PROBLEM DETAILS: Revise the entries below by swapping every occurrence of "camera" for "lens" and keeping everything else the same. Omit the pictures from your answer.

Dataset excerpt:
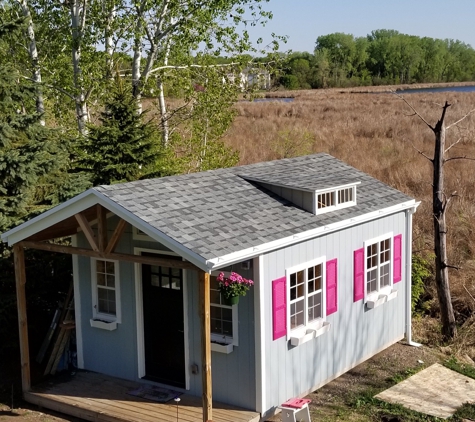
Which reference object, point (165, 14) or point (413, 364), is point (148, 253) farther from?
point (165, 14)

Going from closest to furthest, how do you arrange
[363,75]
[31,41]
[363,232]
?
[363,232] → [31,41] → [363,75]

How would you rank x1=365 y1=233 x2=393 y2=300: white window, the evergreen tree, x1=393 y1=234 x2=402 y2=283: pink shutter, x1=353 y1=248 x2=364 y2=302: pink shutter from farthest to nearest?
the evergreen tree < x1=393 y1=234 x2=402 y2=283: pink shutter < x1=365 y1=233 x2=393 y2=300: white window < x1=353 y1=248 x2=364 y2=302: pink shutter

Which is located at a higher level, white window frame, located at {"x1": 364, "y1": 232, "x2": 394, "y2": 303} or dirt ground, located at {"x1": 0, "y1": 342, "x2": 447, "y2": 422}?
white window frame, located at {"x1": 364, "y1": 232, "x2": 394, "y2": 303}

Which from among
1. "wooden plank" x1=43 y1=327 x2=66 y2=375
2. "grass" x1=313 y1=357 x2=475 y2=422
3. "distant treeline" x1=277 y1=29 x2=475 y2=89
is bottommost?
"grass" x1=313 y1=357 x2=475 y2=422

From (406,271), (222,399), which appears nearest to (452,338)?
(406,271)

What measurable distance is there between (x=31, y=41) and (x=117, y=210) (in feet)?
39.3

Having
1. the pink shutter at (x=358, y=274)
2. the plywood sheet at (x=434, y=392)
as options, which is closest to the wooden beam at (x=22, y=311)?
the pink shutter at (x=358, y=274)

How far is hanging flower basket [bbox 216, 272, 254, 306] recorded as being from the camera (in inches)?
328

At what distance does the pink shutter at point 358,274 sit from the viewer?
10750 mm

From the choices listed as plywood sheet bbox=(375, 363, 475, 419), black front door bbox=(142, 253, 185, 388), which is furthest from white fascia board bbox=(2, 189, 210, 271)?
plywood sheet bbox=(375, 363, 475, 419)

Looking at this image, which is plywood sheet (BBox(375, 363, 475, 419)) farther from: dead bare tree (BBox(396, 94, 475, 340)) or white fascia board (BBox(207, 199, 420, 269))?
white fascia board (BBox(207, 199, 420, 269))

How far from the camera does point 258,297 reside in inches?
347

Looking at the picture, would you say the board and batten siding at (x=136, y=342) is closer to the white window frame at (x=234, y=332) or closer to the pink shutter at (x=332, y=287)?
the white window frame at (x=234, y=332)

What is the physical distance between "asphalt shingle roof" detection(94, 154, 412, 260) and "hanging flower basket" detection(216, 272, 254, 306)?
380 millimetres
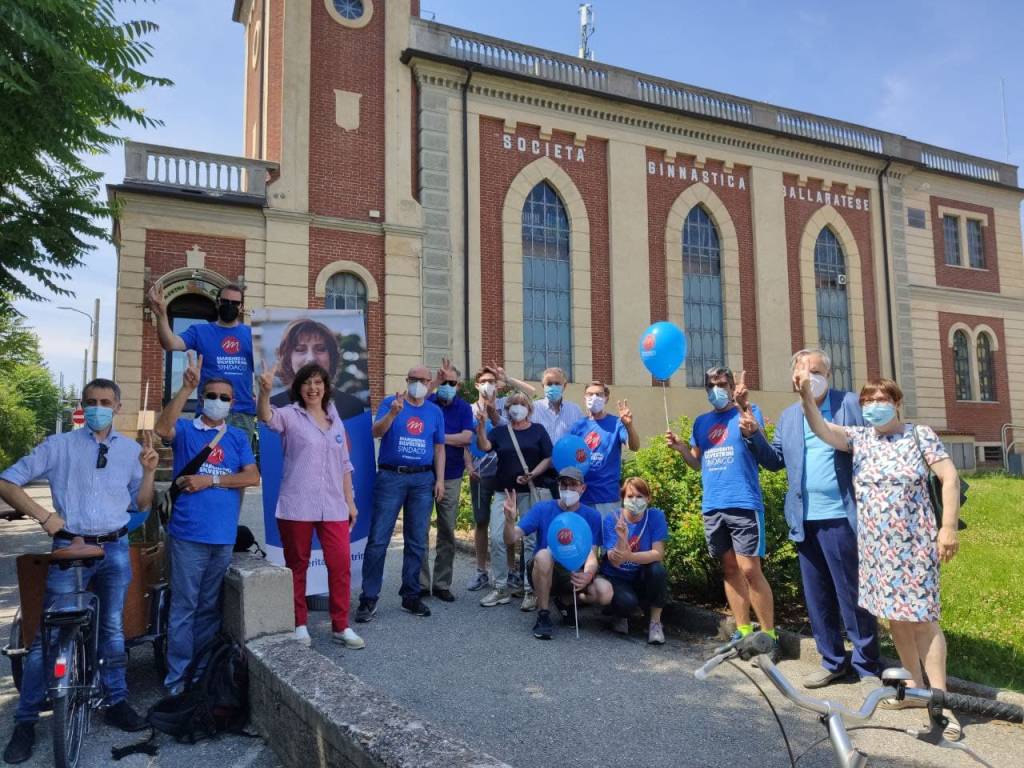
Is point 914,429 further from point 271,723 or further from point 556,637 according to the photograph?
point 271,723

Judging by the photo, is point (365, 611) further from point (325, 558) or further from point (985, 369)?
point (985, 369)

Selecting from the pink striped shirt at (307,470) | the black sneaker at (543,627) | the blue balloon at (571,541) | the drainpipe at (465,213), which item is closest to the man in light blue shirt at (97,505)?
the pink striped shirt at (307,470)

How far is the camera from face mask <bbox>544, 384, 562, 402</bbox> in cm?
723

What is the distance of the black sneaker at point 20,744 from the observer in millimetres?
3830

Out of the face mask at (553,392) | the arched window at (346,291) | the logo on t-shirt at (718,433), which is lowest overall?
the logo on t-shirt at (718,433)

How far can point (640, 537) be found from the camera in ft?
19.5

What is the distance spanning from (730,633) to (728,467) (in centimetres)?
135

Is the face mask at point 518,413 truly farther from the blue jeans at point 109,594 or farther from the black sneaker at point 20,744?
the black sneaker at point 20,744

EXERCISE RESULT:
Which reference object, point (165, 14) or point (413, 364), is point (148, 253) farther from?
point (165, 14)

Going from closest to furthest, how do you arrange
[363,75]
[31,41]
[363,232]
?
[363,232] → [31,41] → [363,75]

How would you rank x1=365 y1=233 x2=393 y2=300: white window, the evergreen tree, x1=393 y1=234 x2=402 y2=283: pink shutter, x1=353 y1=248 x2=364 y2=302: pink shutter from farthest to nearest?
the evergreen tree < x1=393 y1=234 x2=402 y2=283: pink shutter < x1=365 y1=233 x2=393 y2=300: white window < x1=353 y1=248 x2=364 y2=302: pink shutter

Which is located at a higher level, white window frame, located at {"x1": 364, "y1": 232, "x2": 394, "y2": 303} or dirt ground, located at {"x1": 0, "y1": 342, "x2": 447, "y2": 422}?
white window frame, located at {"x1": 364, "y1": 232, "x2": 394, "y2": 303}

Which from among
1. "wooden plank" x1=43 y1=327 x2=66 y2=375
2. "grass" x1=313 y1=357 x2=475 y2=422
3. "distant treeline" x1=277 y1=29 x2=475 y2=89
is bottommost?
"grass" x1=313 y1=357 x2=475 y2=422

From (406,271), (222,399), which appears nearest to (452,338)?
(406,271)

What measurable distance is there between (x=31, y=41) and (x=117, y=210) (in feet)?
39.3

Having
1. the pink shutter at (x=358, y=274)
2. the plywood sheet at (x=434, y=392)
as options, which is closest to the wooden beam at (x=22, y=311)?
the pink shutter at (x=358, y=274)

How far is hanging flower basket [bbox 216, 272, 254, 306] recorded as being from the lens (in inches)?
328

At what distance does the pink shutter at point 358,274 sit from the viewer?
10750 mm

From the choices listed as plywood sheet bbox=(375, 363, 475, 419), black front door bbox=(142, 253, 185, 388), which is furthest from white fascia board bbox=(2, 189, 210, 271)?
plywood sheet bbox=(375, 363, 475, 419)

Looking at this image, which is plywood sheet (BBox(375, 363, 475, 419)) farther from: dead bare tree (BBox(396, 94, 475, 340)) or white fascia board (BBox(207, 199, 420, 269))?
white fascia board (BBox(207, 199, 420, 269))

How far from the lens does point 258,297 reside in inches?
347

Looking at the picture, would you say the board and batten siding at (x=136, y=342) is closer to the white window frame at (x=234, y=332) or closer to the pink shutter at (x=332, y=287)?
the white window frame at (x=234, y=332)

What is the physical distance between "asphalt shingle roof" detection(94, 154, 412, 260) and "hanging flower basket" detection(216, 272, 254, 306)?
380 millimetres
Is point 914,429 further from point 271,723 or further from point 556,637 according to the photograph?
point 271,723

Judging by the photo, is point (365, 611) further from point (325, 558) or further from point (985, 369)?
point (985, 369)

Selecting from the pink striped shirt at (307,470) | the black sneaker at (543,627) | the blue balloon at (571,541) | the drainpipe at (465,213), which item is closest to the man in light blue shirt at (97,505)?
the pink striped shirt at (307,470)

How far is the lens from face mask <bbox>544, 384, 562, 402</bbox> in cm?
723

What is the distance of the black sneaker at point 20,744 from the observer in millimetres?
3830

Out of the face mask at (553,392) | the arched window at (346,291) | the logo on t-shirt at (718,433), which is lowest overall?
the logo on t-shirt at (718,433)

How far can point (640, 537) be found from the lens in ft?
19.5

What is the distance spanning from (730,633) to (728,467) (in centimetres)?
135

Is the face mask at point 518,413 truly farther from the blue jeans at point 109,594 or farther from the black sneaker at point 20,744?
the black sneaker at point 20,744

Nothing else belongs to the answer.